KAMEL
DAOUD, sur un plateau télé en France, nous change agréablement d’un
Yasmina Khadra, avec ses airs arrogants, frisant l’agressivité, et son
étrange (pour un écrivain francophone ?) verbe incohérent au français
approximatif… Bref, le maintien de K.Daoud, est digne, impassible, avec
son air attentif , et son verbe concis, répondant ce qu’il faut, sans se
laisser démonter par le brillant et intrépide Aymeric Caron, qui
l’interpelait sur l’ Algérie, et la cause Palestinienne, selon lui,
durement malmenées dans son roman « Meursault, contre-enquête » … |
Je
dois avouer que j’aime bien Kamel Daoud. Pour le ton intentionnellement
provocateur et le style d’écriture de ses « chroniques », qui me l’ont
fait classer, depuis longtemps, comme un des meilleurs journalistes
algériens, ayant un vrai talent littéraire et donc promu à un bel avenir
d’ écrivain !
Mais soudain, voilà que dans son premier roman,
finaliste du Goncourt en France, notre chroniqueur s’éclate, en
entrainant avec lui, le peuple algérien, la Palestine… et le Coran ! En
effet, dans ce face-face avec les journalistes, ses réponses, sur les
sujets de la religion, l'arabité, et le colonialisme, il confirme ce
qu'il a écrit.
« La colonisation a été une violence… C’est une blessure qui fait partie de mon histoire » |
«l'arabité est un patrimoine, c'est une culture. L'arabe, ce n'est pas
une nationalité, c'est une culture, une domination, une colonisation».

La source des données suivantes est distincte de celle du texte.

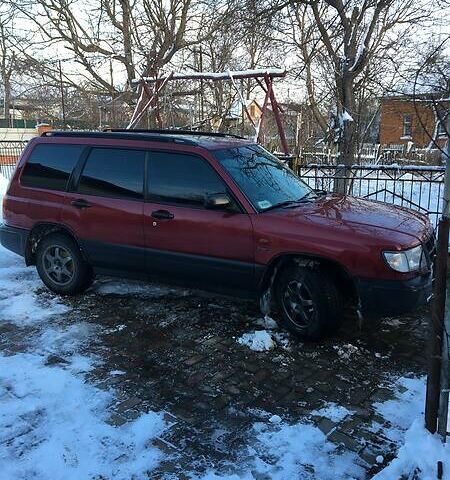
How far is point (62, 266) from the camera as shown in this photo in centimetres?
578

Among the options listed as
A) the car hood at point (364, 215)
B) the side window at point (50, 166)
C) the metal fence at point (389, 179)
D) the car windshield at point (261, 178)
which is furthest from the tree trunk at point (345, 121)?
the side window at point (50, 166)

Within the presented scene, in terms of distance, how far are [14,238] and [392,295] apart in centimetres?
449

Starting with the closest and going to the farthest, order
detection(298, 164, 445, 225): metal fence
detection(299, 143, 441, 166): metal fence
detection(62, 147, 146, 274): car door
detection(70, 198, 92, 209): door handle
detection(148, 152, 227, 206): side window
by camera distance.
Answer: detection(148, 152, 227, 206): side window < detection(62, 147, 146, 274): car door < detection(70, 198, 92, 209): door handle < detection(298, 164, 445, 225): metal fence < detection(299, 143, 441, 166): metal fence

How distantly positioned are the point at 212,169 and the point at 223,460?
2747 mm

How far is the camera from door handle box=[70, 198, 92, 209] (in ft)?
17.9

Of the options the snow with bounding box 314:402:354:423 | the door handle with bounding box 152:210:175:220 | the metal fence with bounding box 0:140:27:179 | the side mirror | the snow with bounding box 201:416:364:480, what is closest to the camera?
the snow with bounding box 201:416:364:480

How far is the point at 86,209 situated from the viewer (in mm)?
5457

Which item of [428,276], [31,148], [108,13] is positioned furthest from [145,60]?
[428,276]

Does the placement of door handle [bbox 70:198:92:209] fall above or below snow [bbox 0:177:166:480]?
above

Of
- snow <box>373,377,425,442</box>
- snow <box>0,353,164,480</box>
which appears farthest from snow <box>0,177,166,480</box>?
snow <box>373,377,425,442</box>

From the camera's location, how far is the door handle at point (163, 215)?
4926 mm

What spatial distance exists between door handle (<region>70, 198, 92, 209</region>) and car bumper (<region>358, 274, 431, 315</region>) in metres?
3.06

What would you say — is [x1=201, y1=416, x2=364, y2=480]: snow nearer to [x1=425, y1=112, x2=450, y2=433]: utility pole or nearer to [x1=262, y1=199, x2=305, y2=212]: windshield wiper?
[x1=425, y1=112, x2=450, y2=433]: utility pole

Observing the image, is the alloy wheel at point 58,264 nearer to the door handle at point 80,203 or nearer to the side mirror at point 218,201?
the door handle at point 80,203
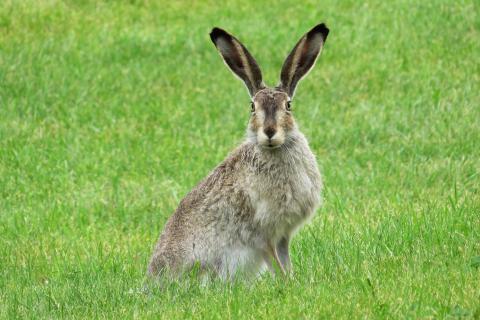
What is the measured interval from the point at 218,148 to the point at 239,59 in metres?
4.17

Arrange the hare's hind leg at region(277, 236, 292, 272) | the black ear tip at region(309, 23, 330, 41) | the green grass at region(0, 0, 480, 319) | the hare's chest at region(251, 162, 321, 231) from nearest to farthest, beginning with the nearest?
1. the green grass at region(0, 0, 480, 319)
2. the hare's chest at region(251, 162, 321, 231)
3. the hare's hind leg at region(277, 236, 292, 272)
4. the black ear tip at region(309, 23, 330, 41)

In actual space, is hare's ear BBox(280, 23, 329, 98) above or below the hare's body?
above

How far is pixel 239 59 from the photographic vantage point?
6.57m

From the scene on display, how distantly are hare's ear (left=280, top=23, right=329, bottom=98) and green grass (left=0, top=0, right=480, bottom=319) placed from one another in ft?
3.83

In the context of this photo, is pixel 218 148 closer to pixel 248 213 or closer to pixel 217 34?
pixel 217 34

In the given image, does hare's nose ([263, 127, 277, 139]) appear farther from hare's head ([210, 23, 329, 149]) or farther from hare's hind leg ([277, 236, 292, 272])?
hare's hind leg ([277, 236, 292, 272])

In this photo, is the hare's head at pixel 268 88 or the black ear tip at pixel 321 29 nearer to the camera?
the hare's head at pixel 268 88

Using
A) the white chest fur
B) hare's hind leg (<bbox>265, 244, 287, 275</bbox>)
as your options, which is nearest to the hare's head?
the white chest fur

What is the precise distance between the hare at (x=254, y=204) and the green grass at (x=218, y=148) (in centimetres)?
22

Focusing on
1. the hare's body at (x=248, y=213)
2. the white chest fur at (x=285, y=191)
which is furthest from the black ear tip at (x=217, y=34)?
the white chest fur at (x=285, y=191)

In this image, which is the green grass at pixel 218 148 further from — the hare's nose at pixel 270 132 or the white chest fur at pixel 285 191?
the hare's nose at pixel 270 132

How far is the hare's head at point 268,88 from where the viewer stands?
6.07m

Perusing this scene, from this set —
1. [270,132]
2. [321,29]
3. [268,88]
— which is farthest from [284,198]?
[321,29]

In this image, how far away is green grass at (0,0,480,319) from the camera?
236 inches
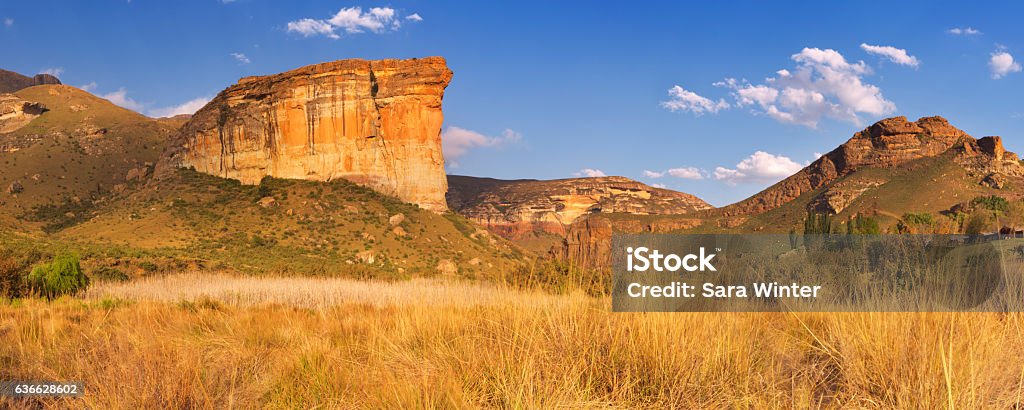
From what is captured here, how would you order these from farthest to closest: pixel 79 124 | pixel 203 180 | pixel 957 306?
pixel 79 124
pixel 203 180
pixel 957 306

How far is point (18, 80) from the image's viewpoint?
6132 inches

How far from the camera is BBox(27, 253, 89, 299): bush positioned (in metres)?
15.5

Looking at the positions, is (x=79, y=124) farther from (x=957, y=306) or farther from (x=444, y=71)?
(x=957, y=306)

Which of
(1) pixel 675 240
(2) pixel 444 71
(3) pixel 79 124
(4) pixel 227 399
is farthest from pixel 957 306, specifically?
(3) pixel 79 124

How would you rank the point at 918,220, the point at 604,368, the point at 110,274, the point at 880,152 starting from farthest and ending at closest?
the point at 880,152, the point at 110,274, the point at 918,220, the point at 604,368

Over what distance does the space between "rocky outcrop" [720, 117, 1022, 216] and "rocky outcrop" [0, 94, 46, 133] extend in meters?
99.2

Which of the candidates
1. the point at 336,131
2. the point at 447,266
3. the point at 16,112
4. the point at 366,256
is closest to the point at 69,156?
the point at 16,112

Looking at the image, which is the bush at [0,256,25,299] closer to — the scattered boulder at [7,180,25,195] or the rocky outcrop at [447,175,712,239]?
the scattered boulder at [7,180,25,195]

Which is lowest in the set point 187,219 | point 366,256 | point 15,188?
point 366,256

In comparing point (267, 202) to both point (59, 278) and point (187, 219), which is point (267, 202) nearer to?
point (187, 219)

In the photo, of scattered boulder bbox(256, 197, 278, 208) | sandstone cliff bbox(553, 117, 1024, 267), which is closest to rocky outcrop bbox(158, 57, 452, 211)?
scattered boulder bbox(256, 197, 278, 208)

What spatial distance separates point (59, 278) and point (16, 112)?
88.5 m

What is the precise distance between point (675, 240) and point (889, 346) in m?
3.18

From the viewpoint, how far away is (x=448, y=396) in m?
2.99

«La religion est un transport collectif que je ne prends pas. J'aime
aller vers Dieu à pied, s'il le faut, mais pas en voyage organisé».
Mais là où K.Daoud, semble être gêné aux entournures, c'est sur la
Palestine. A cette question, sur ce pourquoi n'est-il pas solidaire avec
la Palestine et Ghaza, Kamel Daoud
répond:
«Si la solidarité était au nom de la race, de l'ethnie
ou la confession religieuse, je ne suis pas solidaire. Maintenant, si on
revient à la Palestine comme une injustice et de colonisation, là, je
suis solidaire».
Autrement dit, il prend la position de Chalghoumi ( imam controversé de Drancy, qui déclara que "le problème
Palestinien ne devrait pas concerner les musulmans de France") ...
En
effet, cette réponse exprime bien tout le souci de K.Daoud de ne pas
froisser l'establishment sioniste ( grand manitou de l' octroi de
récompenses littéraires, et de critiques de presse "élogieuses"!). Ne
sait-il pas qu'il s'agit d' un peuple subissant plus qu'une simple
colonisation, mais un nettoyage ethnique, par massacres ponctuels,
intermittents! À mon sens, quand on devient un écrivain célèbre, on a
des responsabilités morales envers son propre peuple et un devoir de
mémoire intellectuel d’humaniste envers la Palestine, qui demeure, ne
l'oublions jamais -une des tragédies les plus abominables de l’histoire
contemporaine !
C
ela dit, même si je ne suis pas d'accord avec
ses opinions, je les respecte . Aussi, qu'il soit bien clair, qu'au delà
de mes critiques sur le fond de son roman, je ne retire pas une once à
la qualité de son écriture, ni à son vrai talent d’écrivain, que
j’aurai toujours du plaisir à lire…
Tout cela pour dire qu’en
lisant ce premier roman de Kamel Daoud,
faisant le « procès » de Camus, j’ai eu le sentiment que c’était plutôt
lui, qui est « l’étranger » et pas A .Camus. Car ce dernier, a eu la
loyauté de s’assumer français, malgré son dilemme existentiel. Athée,
A. Camus n’a pas trainé dans la boue, les religions monothéistes, ou
autre foi de croyants, ni ses compatriotes français!
Enfin,
K.Daoud, fallait-il que l’approbation à tout prix de cette
intelligentsia française arbitraire, pro-sioniste et anti-arabe, soit
pour toi plus importante que ta valeur littéraire, intellectuelle et morale envers notre (le tien, le mien) peuple algérien !? Tu vois, finalement, le Goncourt, ils ont préféré le donner à Lydie
Salvayre ( immigrée espagnole d’ origine) pour son livre écrit sur des nazis, et sur le franquisme espagnol, en dénaturant
(exprès) la langue française avec un titre débile « Pas pleurer »,
plutôt qu’ à toi "l’Arabe", toujours oublié, sinon réduit à un alibi des esprits "bien" pensant en France.
En vérité, ce
ratage du Goncourt que tu méritais d'avoir, prouve qu’ il ne sert à
rien d’insulter sa race et la religion de ses ancêtres pour plaire ! Albert Camus, en transformant un fait divers en une question humaine détachée de toute contingence, nous racontait sa réalité d' étranger dans une terre qu'il avait déjà quitté dans son imaginaire. Quant à toi, il semble que c'est plus un procès que tu te fais à toi-même, plutôt qu' à Meursot, l'assassin de l'Arabe" sans nom, de si j'ose dire, de l' Etranger Camus..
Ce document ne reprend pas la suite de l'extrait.